Florence's house burned down at 3.30am Saturday morning. A neighbour rushed in screaming - the fire had eaten it's way through two other houses and was licking at their roof. Ten minutes later, everything Florence and her husband owned was gone.

Florence lived in a Wendy House. A whimsy of a name for the structure of corrugated iron and wood it describes. Usually erected behind someone else's home, these shacks are the accommodation backbone of the informal settlements. They are made with whatever can be found. Revealing a genius for foraging amongst the very poorest of our country. Its not unusual to see portions of old cars, billboards and flattened coke cans doing sterling duty as roofs, windows or cladding. One of the houses on the way to the airport even boasts a second storey with a balcony - made from a light-aircraft wing. This is recycling at its most imaginative.

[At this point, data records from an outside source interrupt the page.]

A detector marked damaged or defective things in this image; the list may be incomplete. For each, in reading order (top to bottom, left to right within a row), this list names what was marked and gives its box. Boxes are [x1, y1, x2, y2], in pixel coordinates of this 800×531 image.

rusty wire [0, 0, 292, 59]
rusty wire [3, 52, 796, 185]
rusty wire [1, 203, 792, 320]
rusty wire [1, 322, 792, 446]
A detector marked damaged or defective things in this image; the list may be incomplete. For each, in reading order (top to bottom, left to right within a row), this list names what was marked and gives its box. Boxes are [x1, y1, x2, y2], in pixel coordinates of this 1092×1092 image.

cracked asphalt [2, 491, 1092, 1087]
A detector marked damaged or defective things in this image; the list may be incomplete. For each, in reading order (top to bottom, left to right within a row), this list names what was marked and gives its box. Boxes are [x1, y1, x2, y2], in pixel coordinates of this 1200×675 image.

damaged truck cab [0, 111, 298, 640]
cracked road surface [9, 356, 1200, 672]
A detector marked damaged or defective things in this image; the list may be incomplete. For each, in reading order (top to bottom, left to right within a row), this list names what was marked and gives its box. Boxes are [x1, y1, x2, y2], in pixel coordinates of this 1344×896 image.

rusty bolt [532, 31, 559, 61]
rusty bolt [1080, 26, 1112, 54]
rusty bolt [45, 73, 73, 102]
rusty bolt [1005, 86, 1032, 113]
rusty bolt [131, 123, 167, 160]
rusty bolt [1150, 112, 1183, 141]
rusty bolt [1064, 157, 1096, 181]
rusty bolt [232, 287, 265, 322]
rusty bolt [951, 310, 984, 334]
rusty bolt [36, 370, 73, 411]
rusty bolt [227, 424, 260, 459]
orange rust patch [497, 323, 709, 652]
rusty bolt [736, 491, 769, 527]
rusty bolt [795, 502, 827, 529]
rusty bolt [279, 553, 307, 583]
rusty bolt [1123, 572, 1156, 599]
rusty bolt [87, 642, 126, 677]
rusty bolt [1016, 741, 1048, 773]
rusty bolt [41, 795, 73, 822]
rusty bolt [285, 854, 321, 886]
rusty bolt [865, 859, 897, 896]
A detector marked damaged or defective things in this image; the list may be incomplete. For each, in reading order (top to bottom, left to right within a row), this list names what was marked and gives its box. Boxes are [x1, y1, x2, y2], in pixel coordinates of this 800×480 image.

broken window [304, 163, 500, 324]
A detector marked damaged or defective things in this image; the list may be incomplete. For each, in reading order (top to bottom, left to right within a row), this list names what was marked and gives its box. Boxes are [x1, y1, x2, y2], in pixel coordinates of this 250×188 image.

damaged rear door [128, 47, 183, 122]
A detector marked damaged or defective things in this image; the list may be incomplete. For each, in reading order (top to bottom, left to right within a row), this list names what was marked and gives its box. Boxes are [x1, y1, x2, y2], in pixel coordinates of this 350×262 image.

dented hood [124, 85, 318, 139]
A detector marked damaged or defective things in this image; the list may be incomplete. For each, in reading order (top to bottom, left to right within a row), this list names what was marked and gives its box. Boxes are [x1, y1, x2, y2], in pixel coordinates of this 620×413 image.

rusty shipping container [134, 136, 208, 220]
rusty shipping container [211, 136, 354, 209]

Florence's home was a bit different. It was made of new iron, new roof tiles and proper, glassed windows, and she had just finished paying it off. It was set on a concrete slab to keep out the Cape damp and cold. And it stood behind her brother's brick house: so had the benefit of (almost) legal electricity and water. And was secure.

But not from the guy at number 1. Who came home drunk from a shebeen, fancied a bit to eat and knocked over his parafin stove. And not from the howling south-easter - which did the rest.

I was in Tulbagh when Florence called me. In a small cottage built on someone else's property. I'd had a couple of drinks with friends, a meal cooked outside and had retired to my bed - lit by candle and gas. I was marveling at how fantastically well we were all handling life without electricity.

Only difference was: we was paying for the experience. I'm sure the irony wasn't lost on Florence.